How to Get Client Referrals

how to get referrals

Client referrals are important for any service business. In today’s economy with so much traffic and advertising being driven by the Internet, customers are skeptical. To be specific, 3 out of 4 don’t trust online advertising, so when a prospective customer visits your site for the first time odds are they will be cautious and looking for some form of reassurance—namely, customer reviews or client referrals.

Client referrals show-off real success stories of real companies that are comprised of smart people making well thought-out decisions. For new customers, client referrals essentially show that someone else has done the background research and invested their own time and money to prove the waters are safe.

When in a startup phase, it’s a real challenge trying to overcome this skepticism. In the early days of my company, typically about 3 or 4 callers out of 10 remained suspicious of our service even after we outlined all the details and offered full-disclosure of the process and fees. Crazy as it seems, the truth is most people would rather miss-out on a great opportunity than run the risk of being scammed. However, once a few prominent and recognizable company logos were displayed on our client referral section, the ‘skeptic rate’ dropped to maybe 1 in 10— and with the addition of our tutorial “explainer” video that visually detailed our service, the suspicion rate is now practically non-existent.
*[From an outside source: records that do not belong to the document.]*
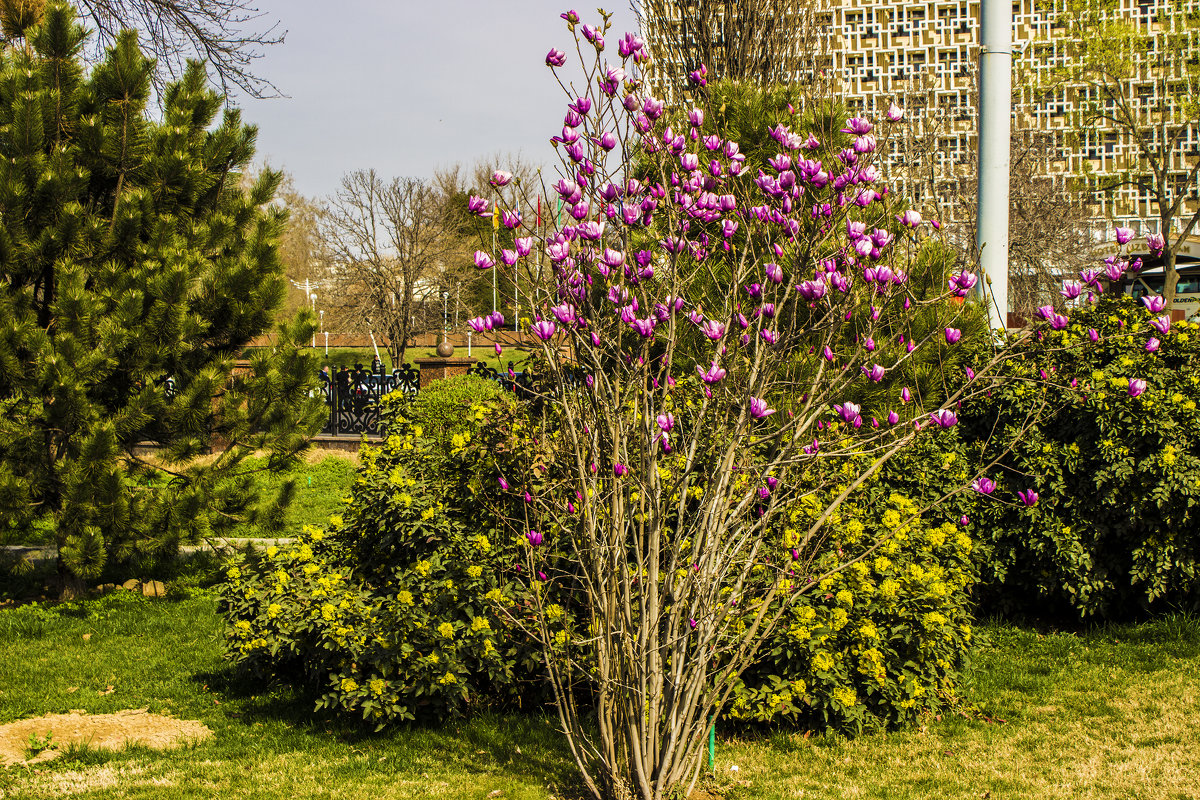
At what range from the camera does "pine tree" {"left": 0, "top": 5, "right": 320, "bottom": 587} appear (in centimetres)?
616

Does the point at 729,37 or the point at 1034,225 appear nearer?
the point at 729,37

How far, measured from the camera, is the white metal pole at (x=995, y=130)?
7.46m

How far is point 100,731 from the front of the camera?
4.72m

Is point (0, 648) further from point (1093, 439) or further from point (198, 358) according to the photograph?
point (1093, 439)

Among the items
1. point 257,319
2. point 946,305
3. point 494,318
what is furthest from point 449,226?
point 494,318

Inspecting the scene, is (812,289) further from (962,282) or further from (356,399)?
(356,399)

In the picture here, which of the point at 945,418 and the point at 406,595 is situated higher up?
the point at 945,418

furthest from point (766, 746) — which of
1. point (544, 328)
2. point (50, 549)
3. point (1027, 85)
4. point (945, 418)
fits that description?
point (1027, 85)

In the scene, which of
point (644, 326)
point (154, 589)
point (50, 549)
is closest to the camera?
point (644, 326)

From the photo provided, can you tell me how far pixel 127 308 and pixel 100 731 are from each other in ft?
8.80

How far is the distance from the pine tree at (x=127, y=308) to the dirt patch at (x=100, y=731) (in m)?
1.64

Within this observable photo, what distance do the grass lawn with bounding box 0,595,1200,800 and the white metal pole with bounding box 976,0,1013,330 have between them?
328 centimetres

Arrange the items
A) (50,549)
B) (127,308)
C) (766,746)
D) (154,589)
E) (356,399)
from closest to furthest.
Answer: (766,746) < (127,308) < (154,589) < (50,549) < (356,399)

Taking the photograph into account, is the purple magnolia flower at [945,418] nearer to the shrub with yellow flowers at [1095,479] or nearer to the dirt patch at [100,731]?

So it’s great that referrals can be such an effective and mostly free marketing tool, but no one is really debating that. The biggest issue with referrals is attaining them in the first place, so here are some techniques we deployed at Time to Hire that helped us get those so very valuable positive words back from our clients:


This is a part of the service industry anyways: asking for the client’s opinion and review of the experience. Service businesses remain appealing through positive customer experiences, so as an eventuality you must ask for feedback, so why not ask via a referral request to get the ball rolling? For most customers, it’s familiar ground and something they can appreciate, particularly if the favor is posed correctly. Some tried and true phrasing of mine, “I’m a small business and this is how we market our services—trying to make customers happy and hoping you tell other people. Do you know anyone else who might be in need for our services?” It’s an effective way of saying, “Your word is an asset for my business.”


If direct calls aren’t your speciality or if a particular client can’t be reached via phone, you can implement an automated email system to request for you. I utilize both for my company, with automated requests running through a simple system set in-place: after success stories, we check the ‘happy’ box in our database and an email goes out to the customer asking them to please submit an online review as well as fill out a survey. We’ve generated hundreds of referrals this way.


Offer a link or shortcut on the company website where customers can script and send and be done with it. Often times, writing a referral for someone can begin to feel like a chore more than a favor because of the steps required to get it done. Having a streamlined process will also make for easier conversation when it’s time to ask, as you can simply direct them to your site to click the referral link.


Implement discounts or cash incentives for both the customers who submit and the employees who ask. If a customer pens a formal referral for my company, we offer $75 cash or $100 in credit toward their next use of our service. For employees, a small cash sum is incentive enough to get them to bring up the subject, and once they do it enough and get comfortable with it, asking will become habit and drive more success.


Many people and businesses are actively conversing on social media sites such as Twitter, Facebook, and LinkedIn, so use it as a chance to throw your hat in the ring and get the conversation rolling in favor of your business. Use these sites to tag your customers and extend your appreciation for their business—you may not always receive a nod back your way, but it’s a numbers game and over time the positive feedback will start rolling in.